-- Written exercise --
Could you rewrite every row below, substituting "level plateau surface" for each "flat plateau surface" and changing nothing else?

-- Supplied information --
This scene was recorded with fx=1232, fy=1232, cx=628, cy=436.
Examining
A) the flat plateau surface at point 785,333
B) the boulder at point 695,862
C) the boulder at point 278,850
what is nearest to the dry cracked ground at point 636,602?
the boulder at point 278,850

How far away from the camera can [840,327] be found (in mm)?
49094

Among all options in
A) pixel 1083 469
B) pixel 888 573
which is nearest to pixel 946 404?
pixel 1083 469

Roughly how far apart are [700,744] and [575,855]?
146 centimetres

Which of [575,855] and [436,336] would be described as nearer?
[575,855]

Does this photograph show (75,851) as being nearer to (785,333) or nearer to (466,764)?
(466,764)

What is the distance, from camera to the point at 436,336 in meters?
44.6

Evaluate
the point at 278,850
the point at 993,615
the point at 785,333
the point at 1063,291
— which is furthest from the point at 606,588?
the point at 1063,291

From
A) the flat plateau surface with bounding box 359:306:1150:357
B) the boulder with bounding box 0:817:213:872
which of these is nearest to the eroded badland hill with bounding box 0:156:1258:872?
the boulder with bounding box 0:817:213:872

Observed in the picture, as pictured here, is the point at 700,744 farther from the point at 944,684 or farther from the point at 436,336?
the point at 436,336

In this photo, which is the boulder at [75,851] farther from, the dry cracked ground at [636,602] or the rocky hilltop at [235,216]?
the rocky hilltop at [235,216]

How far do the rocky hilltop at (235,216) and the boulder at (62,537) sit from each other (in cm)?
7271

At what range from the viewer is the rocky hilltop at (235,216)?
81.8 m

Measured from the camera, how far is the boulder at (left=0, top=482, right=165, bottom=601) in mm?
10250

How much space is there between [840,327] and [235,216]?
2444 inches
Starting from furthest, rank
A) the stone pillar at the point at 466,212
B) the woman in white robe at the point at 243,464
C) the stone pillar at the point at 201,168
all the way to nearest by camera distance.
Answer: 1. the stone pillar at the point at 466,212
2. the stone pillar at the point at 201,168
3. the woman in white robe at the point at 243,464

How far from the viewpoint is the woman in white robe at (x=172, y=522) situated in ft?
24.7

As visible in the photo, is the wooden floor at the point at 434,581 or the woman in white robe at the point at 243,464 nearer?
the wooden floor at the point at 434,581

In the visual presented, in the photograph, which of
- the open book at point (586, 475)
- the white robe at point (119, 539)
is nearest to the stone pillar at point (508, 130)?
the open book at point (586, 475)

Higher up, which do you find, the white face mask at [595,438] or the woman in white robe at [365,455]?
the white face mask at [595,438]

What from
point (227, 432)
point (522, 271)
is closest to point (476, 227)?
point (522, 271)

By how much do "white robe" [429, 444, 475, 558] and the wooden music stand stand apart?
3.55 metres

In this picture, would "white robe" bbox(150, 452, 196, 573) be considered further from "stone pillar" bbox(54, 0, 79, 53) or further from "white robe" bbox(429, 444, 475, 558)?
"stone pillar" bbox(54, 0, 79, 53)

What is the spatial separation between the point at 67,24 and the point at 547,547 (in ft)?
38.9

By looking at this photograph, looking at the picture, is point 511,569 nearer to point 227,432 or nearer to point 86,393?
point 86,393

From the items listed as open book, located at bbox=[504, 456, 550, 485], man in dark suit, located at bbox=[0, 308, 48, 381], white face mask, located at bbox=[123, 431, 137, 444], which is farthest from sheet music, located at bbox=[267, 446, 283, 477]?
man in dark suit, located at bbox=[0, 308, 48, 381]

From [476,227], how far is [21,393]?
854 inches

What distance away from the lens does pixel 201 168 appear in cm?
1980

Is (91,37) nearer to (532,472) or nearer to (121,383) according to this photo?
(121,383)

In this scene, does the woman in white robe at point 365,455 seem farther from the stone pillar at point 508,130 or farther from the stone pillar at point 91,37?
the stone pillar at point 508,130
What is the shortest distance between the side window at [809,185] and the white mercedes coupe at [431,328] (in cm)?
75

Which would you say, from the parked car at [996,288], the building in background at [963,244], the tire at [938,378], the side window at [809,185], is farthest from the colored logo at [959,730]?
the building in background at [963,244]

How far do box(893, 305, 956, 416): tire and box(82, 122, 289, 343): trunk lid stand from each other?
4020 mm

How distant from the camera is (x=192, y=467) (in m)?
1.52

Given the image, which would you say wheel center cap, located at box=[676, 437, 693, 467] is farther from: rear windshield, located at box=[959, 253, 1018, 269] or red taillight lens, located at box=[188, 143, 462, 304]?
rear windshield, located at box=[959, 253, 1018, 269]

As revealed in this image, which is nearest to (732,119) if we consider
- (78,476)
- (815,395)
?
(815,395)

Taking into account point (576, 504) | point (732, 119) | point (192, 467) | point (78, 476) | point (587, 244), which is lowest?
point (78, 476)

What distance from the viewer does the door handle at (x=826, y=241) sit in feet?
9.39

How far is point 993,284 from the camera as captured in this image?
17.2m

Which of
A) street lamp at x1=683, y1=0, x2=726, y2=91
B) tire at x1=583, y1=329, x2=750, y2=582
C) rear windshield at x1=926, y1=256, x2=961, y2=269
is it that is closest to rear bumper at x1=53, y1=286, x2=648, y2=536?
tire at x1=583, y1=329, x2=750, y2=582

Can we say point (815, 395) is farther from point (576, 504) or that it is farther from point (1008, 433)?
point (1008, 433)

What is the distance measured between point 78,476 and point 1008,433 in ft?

-- Response to the task --
This scene was recorded with fx=1232, fy=1232, cx=628, cy=436.
Examining
A) the level plateau surface at point 785,333
B) the boulder at point 695,862
C) the boulder at point 278,850
what is nearest to the dry cracked ground at point 636,602?
the boulder at point 278,850

How far away from the camera can [840,327] be found (in mm)?
49094

Among all options in
A) pixel 1083 469
B) pixel 888 573
which is nearest to pixel 946 404?
pixel 1083 469

Roughly how far apart are [700,744] and [575,855]?
146 centimetres

Which of [575,855] and [436,336] would be described as nearer?
[575,855]

Does this photograph show (75,851) as being nearer to (785,333) or nearer to (466,764)?
(466,764)

What is the distance, from camera to the point at 436,336 in meters?
44.6

Evaluate
the point at 278,850
the point at 993,615
the point at 785,333
the point at 1063,291
— which is furthest from the point at 606,588?
the point at 1063,291

From
A) the level plateau surface with bounding box 359:306:1150:357
B) the boulder with bounding box 0:817:213:872
which of these is nearest to the eroded badland hill with bounding box 0:156:1258:872?
the boulder with bounding box 0:817:213:872

Observed in the picture, as pictured here, is the point at 700,744 farther from the point at 944,684 or farther from the point at 436,336?
the point at 436,336

In this photo, which is the boulder at [75,851] farther from, the dry cracked ground at [636,602] or the rocky hilltop at [235,216]?
the rocky hilltop at [235,216]

How far do the rocky hilltop at (235,216) and the boulder at (62,537) sit from each other (in cm)?
7271

At what range from the viewer is the rocky hilltop at (235,216)?
81.8 m

Measured from the camera, how far is the boulder at (left=0, top=482, right=165, bottom=601) in mm?
10250

How much space is there between [840,327] and [235,216]?
2444 inches
Starting from furthest, rank
A) the stone pillar at the point at 466,212
B) the woman in white robe at the point at 243,464
C) the stone pillar at the point at 201,168
all the way to nearest by camera distance.
Answer: 1. the stone pillar at the point at 466,212
2. the stone pillar at the point at 201,168
3. the woman in white robe at the point at 243,464

How far from the viewpoint is the woman in white robe at (x=172, y=522) situated in ft?
24.7

As visible in the photo, is the wooden floor at the point at 434,581 or the woman in white robe at the point at 243,464 nearer?
the wooden floor at the point at 434,581

In the visual presented, in the photograph, which of
- the open book at point (586, 475)
- the white robe at point (119, 539)
is nearest to the stone pillar at point (508, 130)?
the open book at point (586, 475)

Higher up, which do you find, the white face mask at [595,438] or the woman in white robe at [365,455]?
the white face mask at [595,438]

What from
point (227, 432)
point (522, 271)
is closest to point (476, 227)?
point (522, 271)

By how much do "white robe" [429, 444, 475, 558] and the wooden music stand stand apart?
3.55 metres

In this picture, would "white robe" bbox(150, 452, 196, 573) be considered further from "stone pillar" bbox(54, 0, 79, 53) or further from "white robe" bbox(429, 444, 475, 558)?
"stone pillar" bbox(54, 0, 79, 53)

What is the spatial separation between the point at 67,24 and the point at 547,547 (in ft)?
38.9

By looking at this photograph, looking at the picture, is point 511,569 nearer to point 227,432 or nearer to point 86,393?
point 86,393

From the items listed as open book, located at bbox=[504, 456, 550, 485], man in dark suit, located at bbox=[0, 308, 48, 381], white face mask, located at bbox=[123, 431, 137, 444], which is farthest from sheet music, located at bbox=[267, 446, 283, 477]?
man in dark suit, located at bbox=[0, 308, 48, 381]

From [476,227], how far is [21,393]?
854 inches

What distance away from the lens does pixel 201 168 appear in cm?
1980

Is (91,37) nearer to (532,472) or nearer to (121,383) according to this photo?
(121,383)

In this scene, does the woman in white robe at point 365,455 seem farther from the stone pillar at point 508,130 or farther from the stone pillar at point 91,37?
the stone pillar at point 508,130
What is the shortest distance between the side window at [809,185] and the white mercedes coupe at [431,328] (in cm)?
75

Which would you say, from the parked car at [996,288], the building in background at [963,244], the tire at [938,378], the side window at [809,185], is farthest from the colored logo at [959,730]?
the building in background at [963,244]

How far do box(893, 305, 956, 416): tire and box(82, 122, 289, 343): trunk lid stand from each other?
4020 mm

How distant from the camera is (x=192, y=467) (in m)?
1.52

Given the image, which would you say wheel center cap, located at box=[676, 437, 693, 467] is farther from: rear windshield, located at box=[959, 253, 1018, 269] or red taillight lens, located at box=[188, 143, 462, 304]?
rear windshield, located at box=[959, 253, 1018, 269]

As revealed in this image, which is nearest to (732,119) if we consider
- (78,476)
- (815,395)
?
(815,395)

Taking into account point (576, 504) | point (732, 119) | point (192, 467) | point (78, 476) | point (587, 244), which is lowest?
point (78, 476)

What distance from the viewer does the door handle at (x=826, y=241) sit in feet?
9.39

How far is point 993,284 from the camera as captured in this image?
17.2m

Which of
A) street lamp at x1=683, y1=0, x2=726, y2=91
B) tire at x1=583, y1=329, x2=750, y2=582
C) rear windshield at x1=926, y1=256, x2=961, y2=269
is it that is closest to rear bumper at x1=53, y1=286, x2=648, y2=536?
tire at x1=583, y1=329, x2=750, y2=582

Can we say point (815, 395) is farther from point (576, 504) or that it is farther from point (1008, 433)?
point (1008, 433)

What is the distance measured between point 78,476 and point 1008,433 in ft?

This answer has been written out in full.